[Task requirements] Pull out each line in the items below that contains the word "panel".

━━━━━━━━━━━━━━━━━━━━━━━━━━━━━━

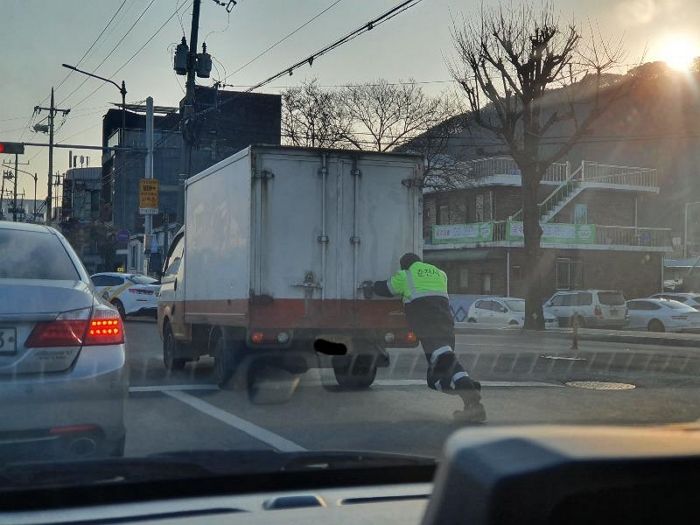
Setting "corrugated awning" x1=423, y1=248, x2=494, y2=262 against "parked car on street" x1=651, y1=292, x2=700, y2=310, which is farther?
"corrugated awning" x1=423, y1=248, x2=494, y2=262

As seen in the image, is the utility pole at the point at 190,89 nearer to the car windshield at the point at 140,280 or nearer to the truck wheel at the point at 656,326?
the car windshield at the point at 140,280

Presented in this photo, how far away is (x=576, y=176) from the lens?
4453cm

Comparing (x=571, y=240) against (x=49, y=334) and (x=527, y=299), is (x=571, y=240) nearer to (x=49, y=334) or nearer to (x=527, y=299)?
(x=527, y=299)

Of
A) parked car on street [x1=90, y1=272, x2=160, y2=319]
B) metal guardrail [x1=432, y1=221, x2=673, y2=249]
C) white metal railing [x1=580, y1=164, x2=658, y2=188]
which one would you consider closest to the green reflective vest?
parked car on street [x1=90, y1=272, x2=160, y2=319]

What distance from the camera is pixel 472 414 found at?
27.4 feet

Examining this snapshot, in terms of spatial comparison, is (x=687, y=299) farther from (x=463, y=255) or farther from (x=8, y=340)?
(x=8, y=340)

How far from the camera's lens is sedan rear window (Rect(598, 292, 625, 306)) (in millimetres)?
32438

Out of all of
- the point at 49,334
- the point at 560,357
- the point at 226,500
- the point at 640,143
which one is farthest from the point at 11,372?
the point at 640,143

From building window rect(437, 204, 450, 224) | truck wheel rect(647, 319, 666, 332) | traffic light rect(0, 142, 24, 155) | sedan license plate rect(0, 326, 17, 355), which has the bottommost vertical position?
truck wheel rect(647, 319, 666, 332)

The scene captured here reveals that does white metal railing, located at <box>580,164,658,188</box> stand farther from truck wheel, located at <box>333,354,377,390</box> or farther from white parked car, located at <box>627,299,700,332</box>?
truck wheel, located at <box>333,354,377,390</box>

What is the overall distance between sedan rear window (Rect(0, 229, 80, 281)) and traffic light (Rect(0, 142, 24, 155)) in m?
22.4

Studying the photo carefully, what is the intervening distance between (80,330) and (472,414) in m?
4.58

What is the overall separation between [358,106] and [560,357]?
89.4 ft

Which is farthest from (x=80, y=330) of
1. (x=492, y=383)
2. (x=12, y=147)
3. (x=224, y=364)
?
(x=12, y=147)
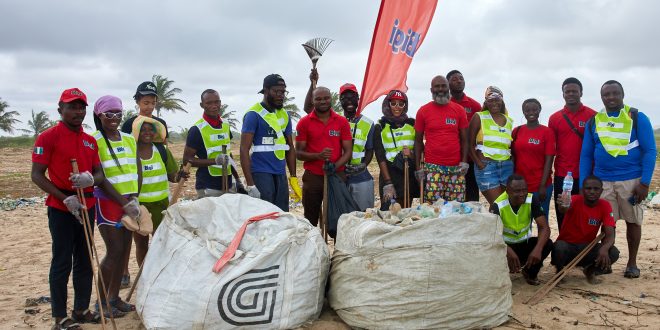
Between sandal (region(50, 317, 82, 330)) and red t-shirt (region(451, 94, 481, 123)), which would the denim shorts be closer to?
red t-shirt (region(451, 94, 481, 123))

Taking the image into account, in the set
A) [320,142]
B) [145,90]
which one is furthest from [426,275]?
[145,90]

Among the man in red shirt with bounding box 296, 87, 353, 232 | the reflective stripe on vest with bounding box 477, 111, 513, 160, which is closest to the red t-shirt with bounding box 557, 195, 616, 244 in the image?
the reflective stripe on vest with bounding box 477, 111, 513, 160

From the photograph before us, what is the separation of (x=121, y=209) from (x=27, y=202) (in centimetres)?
810

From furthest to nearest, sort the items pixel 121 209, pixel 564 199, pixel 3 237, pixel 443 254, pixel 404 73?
pixel 3 237, pixel 404 73, pixel 564 199, pixel 121 209, pixel 443 254

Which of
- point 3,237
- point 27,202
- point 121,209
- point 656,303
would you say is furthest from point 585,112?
point 27,202

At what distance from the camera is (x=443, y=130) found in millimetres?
5000

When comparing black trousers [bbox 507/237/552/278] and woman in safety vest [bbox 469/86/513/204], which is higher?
woman in safety vest [bbox 469/86/513/204]

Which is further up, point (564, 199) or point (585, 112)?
point (585, 112)

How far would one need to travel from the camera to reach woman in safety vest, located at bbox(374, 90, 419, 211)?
5211mm

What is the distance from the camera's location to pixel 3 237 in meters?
7.41

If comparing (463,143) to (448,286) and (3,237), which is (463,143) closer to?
(448,286)

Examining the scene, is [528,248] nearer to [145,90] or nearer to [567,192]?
[567,192]

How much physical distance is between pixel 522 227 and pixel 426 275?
156 cm

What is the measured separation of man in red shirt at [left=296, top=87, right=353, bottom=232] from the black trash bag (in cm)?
12
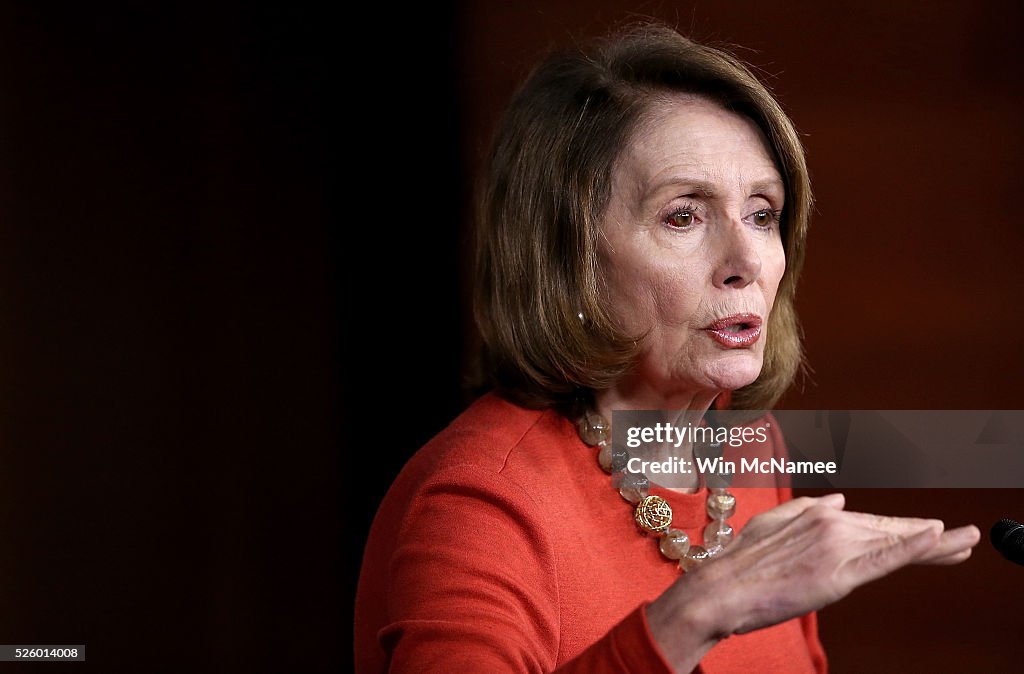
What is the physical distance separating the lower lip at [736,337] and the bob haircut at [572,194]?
87 millimetres

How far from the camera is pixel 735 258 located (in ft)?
3.94

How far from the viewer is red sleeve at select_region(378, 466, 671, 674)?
3.11 ft

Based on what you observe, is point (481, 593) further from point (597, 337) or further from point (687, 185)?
point (687, 185)

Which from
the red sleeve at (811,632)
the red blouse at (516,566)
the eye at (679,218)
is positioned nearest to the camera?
the red blouse at (516,566)

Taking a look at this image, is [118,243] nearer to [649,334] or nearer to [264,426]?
[264,426]

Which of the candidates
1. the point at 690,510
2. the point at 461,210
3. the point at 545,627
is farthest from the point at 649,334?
the point at 461,210

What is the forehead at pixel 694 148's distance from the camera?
121 cm

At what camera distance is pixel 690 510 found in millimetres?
1310

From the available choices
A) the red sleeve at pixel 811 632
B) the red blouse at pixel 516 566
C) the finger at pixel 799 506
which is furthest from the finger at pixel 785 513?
the red sleeve at pixel 811 632

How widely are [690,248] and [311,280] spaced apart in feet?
4.31
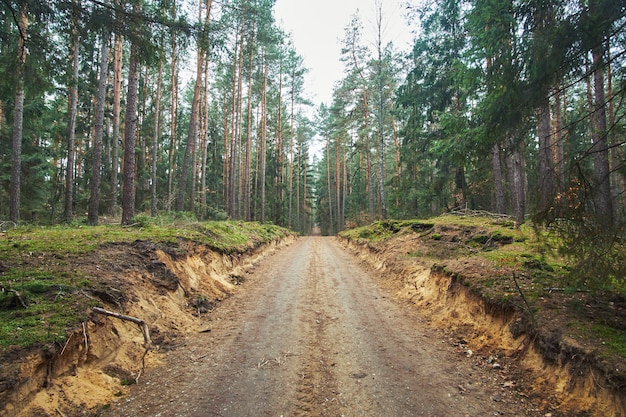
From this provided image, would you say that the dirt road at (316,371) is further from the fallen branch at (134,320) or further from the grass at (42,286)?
the grass at (42,286)

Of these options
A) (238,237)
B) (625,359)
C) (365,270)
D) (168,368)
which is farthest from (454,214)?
(168,368)

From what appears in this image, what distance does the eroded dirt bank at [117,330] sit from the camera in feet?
8.77

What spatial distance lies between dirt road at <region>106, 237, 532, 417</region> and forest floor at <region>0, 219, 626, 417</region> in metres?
0.02

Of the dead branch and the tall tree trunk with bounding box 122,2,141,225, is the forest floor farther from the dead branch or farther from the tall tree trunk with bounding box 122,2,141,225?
the tall tree trunk with bounding box 122,2,141,225

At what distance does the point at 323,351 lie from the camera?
4.33m

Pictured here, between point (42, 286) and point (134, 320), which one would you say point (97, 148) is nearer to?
point (42, 286)

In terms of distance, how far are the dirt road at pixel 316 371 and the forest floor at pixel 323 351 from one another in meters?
0.02

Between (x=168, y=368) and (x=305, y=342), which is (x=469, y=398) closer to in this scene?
(x=305, y=342)

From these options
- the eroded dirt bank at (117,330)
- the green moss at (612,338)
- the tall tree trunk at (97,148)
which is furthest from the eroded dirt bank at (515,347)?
the tall tree trunk at (97,148)

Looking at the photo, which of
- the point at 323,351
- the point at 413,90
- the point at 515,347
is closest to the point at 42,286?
the point at 323,351

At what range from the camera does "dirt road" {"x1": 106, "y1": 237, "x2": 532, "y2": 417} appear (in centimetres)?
305

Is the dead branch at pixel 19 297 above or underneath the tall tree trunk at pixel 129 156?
underneath

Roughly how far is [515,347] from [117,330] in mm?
5197

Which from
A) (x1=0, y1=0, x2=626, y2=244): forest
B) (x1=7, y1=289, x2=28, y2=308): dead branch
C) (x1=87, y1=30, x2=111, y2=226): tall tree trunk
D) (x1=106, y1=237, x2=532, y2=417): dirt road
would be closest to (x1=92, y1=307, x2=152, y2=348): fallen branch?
(x1=106, y1=237, x2=532, y2=417): dirt road
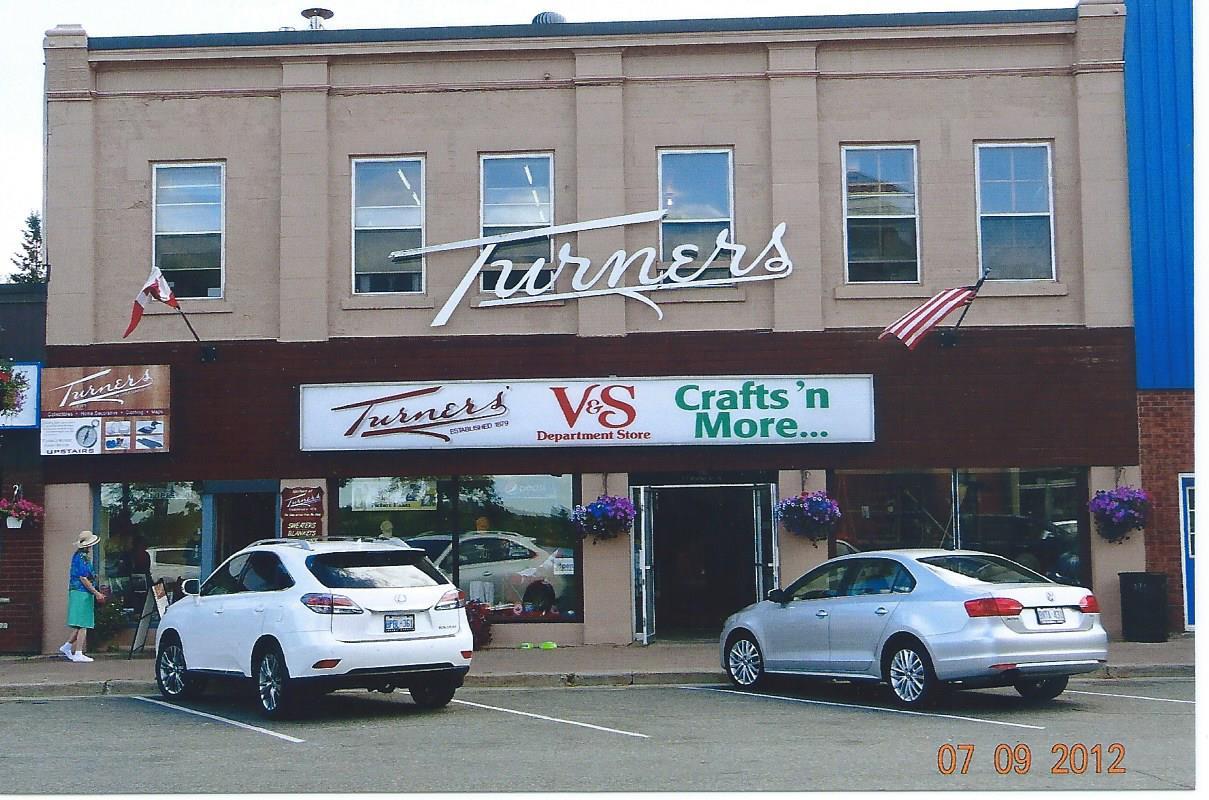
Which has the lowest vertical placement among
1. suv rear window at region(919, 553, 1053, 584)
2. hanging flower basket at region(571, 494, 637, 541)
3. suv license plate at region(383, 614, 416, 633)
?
suv license plate at region(383, 614, 416, 633)

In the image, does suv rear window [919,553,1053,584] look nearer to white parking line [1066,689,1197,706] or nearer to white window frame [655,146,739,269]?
white parking line [1066,689,1197,706]

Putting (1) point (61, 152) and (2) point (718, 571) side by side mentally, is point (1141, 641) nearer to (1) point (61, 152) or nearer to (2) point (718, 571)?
(2) point (718, 571)

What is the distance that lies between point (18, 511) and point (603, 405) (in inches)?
304

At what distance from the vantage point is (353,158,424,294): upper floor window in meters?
19.9

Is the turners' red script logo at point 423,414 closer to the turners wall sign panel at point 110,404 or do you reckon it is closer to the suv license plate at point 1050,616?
the turners wall sign panel at point 110,404

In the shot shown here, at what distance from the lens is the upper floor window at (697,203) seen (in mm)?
19703

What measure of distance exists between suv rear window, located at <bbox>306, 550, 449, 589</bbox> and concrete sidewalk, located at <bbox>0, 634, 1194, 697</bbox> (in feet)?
9.88

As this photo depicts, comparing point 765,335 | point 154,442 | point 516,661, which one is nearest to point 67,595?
point 154,442

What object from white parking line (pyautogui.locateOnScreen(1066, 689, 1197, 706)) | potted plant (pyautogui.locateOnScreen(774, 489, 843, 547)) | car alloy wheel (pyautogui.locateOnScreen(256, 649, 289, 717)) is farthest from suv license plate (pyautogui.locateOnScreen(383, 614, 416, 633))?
potted plant (pyautogui.locateOnScreen(774, 489, 843, 547))

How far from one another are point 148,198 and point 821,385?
945 cm

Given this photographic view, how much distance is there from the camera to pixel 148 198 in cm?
2005

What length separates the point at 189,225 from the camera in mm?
20062

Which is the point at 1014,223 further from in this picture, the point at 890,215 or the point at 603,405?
the point at 603,405
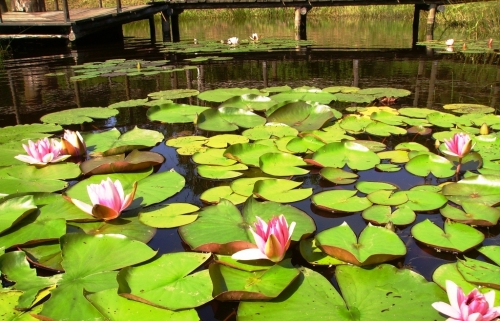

━━━━━━━━━━━━━━━━━━━━━━━━━━━━━━

[Output of the task]
Is the turners' red script logo at point 423,414 closer to the turners wall sign panel at point 110,404 or do you reckon it is closer to the suv license plate at point 1050,616?
the turners wall sign panel at point 110,404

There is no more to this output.